Record de ventes pour Battelfield 6, mais une communauté qui décroche
Un porte-parole d’EA a indiqué à IGN : « Nous avons apporté des changements ciblés au sein de notre organisation Battlefield pour mieux aligner nos équipes autour de ce qui compte le plus pour notre communauté. Battlefield reste l’une de nos plus grandes priorités et nous continuons à investir dans la franchise, guidés par les retours des joueurs et les enseignements de Battlefield Labs. »
Il y a un paradoxe ici. Battlefield 6 a été le jeu le plus vendu aux États-Unis en 2025 avec 7 millions d’exemplaires écoulés en trois jours, soit le meilleur lancement de l’histoire de la franchise. Trois mois plus tard, la situation est bien différente.
Sur Steam, les avis sont passés de « Très positifs » à « Moyens ». Les critiques des joueurs convergent vers plusieurs points : une monétisation jugée excessive, le recours à l’IA générative pour des cosmétiques en jeu et un rythme de mises à jour inférieur aux attentes. La fréquentation sur Steam illustre l’ampleur du décrochage : après un pic à 747 440 joueurs simultanés au lancement en octobre, la plateforme oscille désormais dans les dizaines de milliers (67 000 au pic la veille de l’annonce des licenciements). EA a déjà repoussé le début de la saison 2 pour intégrer davantage de retours communautaires et vient de publier une feuille de route sur trois mois. Le battle royale free-to-play (gratuit) associé, Battlefield Redsec, cumule quant à lui un score « Plutôt négatif » sur les avis récents Steam.
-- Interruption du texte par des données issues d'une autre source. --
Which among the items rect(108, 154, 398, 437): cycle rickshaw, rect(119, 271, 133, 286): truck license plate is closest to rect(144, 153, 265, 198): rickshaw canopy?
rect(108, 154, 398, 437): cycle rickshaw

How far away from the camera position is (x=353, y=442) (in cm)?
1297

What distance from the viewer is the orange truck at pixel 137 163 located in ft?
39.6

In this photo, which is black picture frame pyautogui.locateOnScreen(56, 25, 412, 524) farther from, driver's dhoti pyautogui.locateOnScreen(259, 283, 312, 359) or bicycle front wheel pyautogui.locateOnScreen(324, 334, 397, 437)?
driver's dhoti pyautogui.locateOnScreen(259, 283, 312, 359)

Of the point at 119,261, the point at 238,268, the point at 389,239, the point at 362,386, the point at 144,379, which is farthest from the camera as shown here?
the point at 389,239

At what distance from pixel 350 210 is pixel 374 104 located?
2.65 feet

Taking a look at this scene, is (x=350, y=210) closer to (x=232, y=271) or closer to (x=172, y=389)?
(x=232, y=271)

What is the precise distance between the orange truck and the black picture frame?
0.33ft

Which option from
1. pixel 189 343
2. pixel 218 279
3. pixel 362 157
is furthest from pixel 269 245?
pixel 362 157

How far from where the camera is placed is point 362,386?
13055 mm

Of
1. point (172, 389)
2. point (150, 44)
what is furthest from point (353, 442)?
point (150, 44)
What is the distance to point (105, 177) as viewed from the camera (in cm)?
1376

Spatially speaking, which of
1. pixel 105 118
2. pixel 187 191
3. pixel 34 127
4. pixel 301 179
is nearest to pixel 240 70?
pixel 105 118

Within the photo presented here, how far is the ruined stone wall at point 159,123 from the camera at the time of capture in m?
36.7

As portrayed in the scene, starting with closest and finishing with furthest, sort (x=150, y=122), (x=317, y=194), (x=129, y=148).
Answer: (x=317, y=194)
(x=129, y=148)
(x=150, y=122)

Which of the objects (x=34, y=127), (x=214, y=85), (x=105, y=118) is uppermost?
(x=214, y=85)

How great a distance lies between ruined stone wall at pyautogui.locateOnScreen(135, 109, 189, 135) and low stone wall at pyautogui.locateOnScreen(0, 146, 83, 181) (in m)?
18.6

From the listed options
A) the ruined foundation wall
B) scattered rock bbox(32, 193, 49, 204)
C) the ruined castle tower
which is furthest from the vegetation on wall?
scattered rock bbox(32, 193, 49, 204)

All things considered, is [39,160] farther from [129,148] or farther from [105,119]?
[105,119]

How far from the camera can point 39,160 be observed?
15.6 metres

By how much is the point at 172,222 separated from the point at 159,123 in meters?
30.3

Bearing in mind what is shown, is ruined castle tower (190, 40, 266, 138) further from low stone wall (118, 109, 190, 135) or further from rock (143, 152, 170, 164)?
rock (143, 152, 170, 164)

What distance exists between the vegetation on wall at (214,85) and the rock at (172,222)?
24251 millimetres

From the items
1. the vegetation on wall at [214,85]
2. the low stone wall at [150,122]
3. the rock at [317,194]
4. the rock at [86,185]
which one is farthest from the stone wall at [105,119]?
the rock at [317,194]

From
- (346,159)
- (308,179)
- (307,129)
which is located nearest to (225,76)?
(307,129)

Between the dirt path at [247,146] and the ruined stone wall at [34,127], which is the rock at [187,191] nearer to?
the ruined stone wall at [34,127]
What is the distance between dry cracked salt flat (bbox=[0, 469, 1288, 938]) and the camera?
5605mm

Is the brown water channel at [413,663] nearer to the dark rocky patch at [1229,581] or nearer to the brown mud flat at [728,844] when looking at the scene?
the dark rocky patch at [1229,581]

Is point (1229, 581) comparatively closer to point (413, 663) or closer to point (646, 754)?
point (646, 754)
Une restructuration à l’ombre d’un rachat à 55 milliards
Ces licenciements surviennent alors qu’EA est en passe d’être racheté par un consortium composé du Fonds d’investissement public d’Arabie Saoudite, de Silver Lake et d’Affinity Partners pour environ 55 milliards de dollars. La transaction n’est pas encore finalisée, mais place l’éditeur dans une période de transition où chaque décision structurelle prend un poids supplémentaire.